2020 Crown Communities winner: Phases 2 and 3 of Minot, N.D.’s Mouse River Enhanced Flood Protection Plan
Phases 2 and 3 of Minot, N.D.’s Mouse River Enhanced Flood Protection Plan involved numerous federal, state and local entities, several setbacks, years to complete and $40 million. But the result was a multi-faceted flooding defense that Minot was able to make its own.
Historic flooding of the Mouse River in June 2011 created the need for the project. Comparable flows hadn’t been seen since 1882, and the flooding caused over $690 million in building and content damages to over 4,700 structures in McHenry County, N.D., and Ward County, N.D.
Flood fighting measures were implemented, but the flood overwhelmed a lot of the measures. Local governments realized that a plan was needed to give direction and protect the Mouse River community during future events. The project was separated into three phases, as well as a stand alone flood mitigation project around the Minot water treatment plant.
Completing these phases was easier said than done, though. “During the flood, everybody showed up to help. After the [flood], everybody showed up with a rule book,” former Minot Director of Public Works Alan Walter said.
Many of the hurdles concerned federal permitting. The Souris River Joint Board (SRJB) — which includes members from four counties and Minot — had to get permission from the U.S. Army Corps of Engineers and the Federal Emergency Management Administration (FEMA), as well as satisfy National Environmental Policy Act (NEPA) requirements. The board also had to issue a request to the North Dakota State Water Commission for the project.
The federal permits and permissions took years to complete. However, advance construction of certain features of phases 2 and 3 were able to commence. A dog park and five acres of a municipal golf course were in the project’s construction area, so temporary accommodations were built to mitigate impact. A 27 acre stormwater retention facility was also built in the upper basin.

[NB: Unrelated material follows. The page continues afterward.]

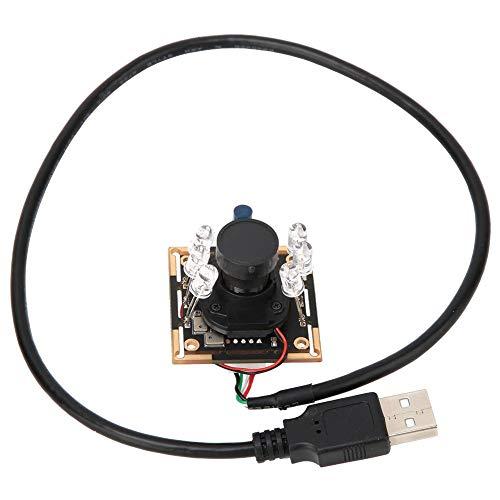 Kameramodul USB Mini OTG UVC-Kameramodul OV2710 Sensor 1080P HD 1920 * 1080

Meanwhile, designing phases 2 and 3 required Minot to coordinate with the Minot Park District, the Ward County Resource Board and the SJRB. The general public also gave input through open house presentations and social media.
Altogether, numerous moving parts were involved in this project. Construction of phases 2 and 3 began in Minot in May 2018 and cost $40 million. Funding came from Federal Housing and Urban Development (HUD) dollars, funds through the National Disaster Resiliency competition, state cost share and local cost share. The local cost share came from a voter-approved sales tax and bonding.
Final completion occurred in October 2020. When the dust settled though, phases 2 and 3 contained a number of features:
- Over 8,900 feet of earthen levee
- Multiple levee ramps
- Interior drainage pump stations
- River crossings of municipal utilities
- A removable road closure
- 1,600 feet of bio-engineered stream bank restoration.
Additionally, Minot was able to weave the project’s flood risk reduction into its community’s social fabric. The city accomplished this with the following features:
- A multi-use trail along the levee’s crest, with provisions for connectivity to future phases
- Giving topographic diversity to a dog park affected by the construction
- Redesigning the Perkett Ditch pump station (located on the edge of a residential neighborhood) to look like a home
- Adding a pedestrian underpass on a bridge.
Minot Director of Public Works and SRJB Director Dan Jonasson, called the project, “an exemplary example of what can be accomplished when numerous… entities come together and collaborate to find solutions to funding, permitting, construction, operation and maintenance of critical flood control infrastructure, while also incorporating community amenities… to lessen the impact to the immediate residents.”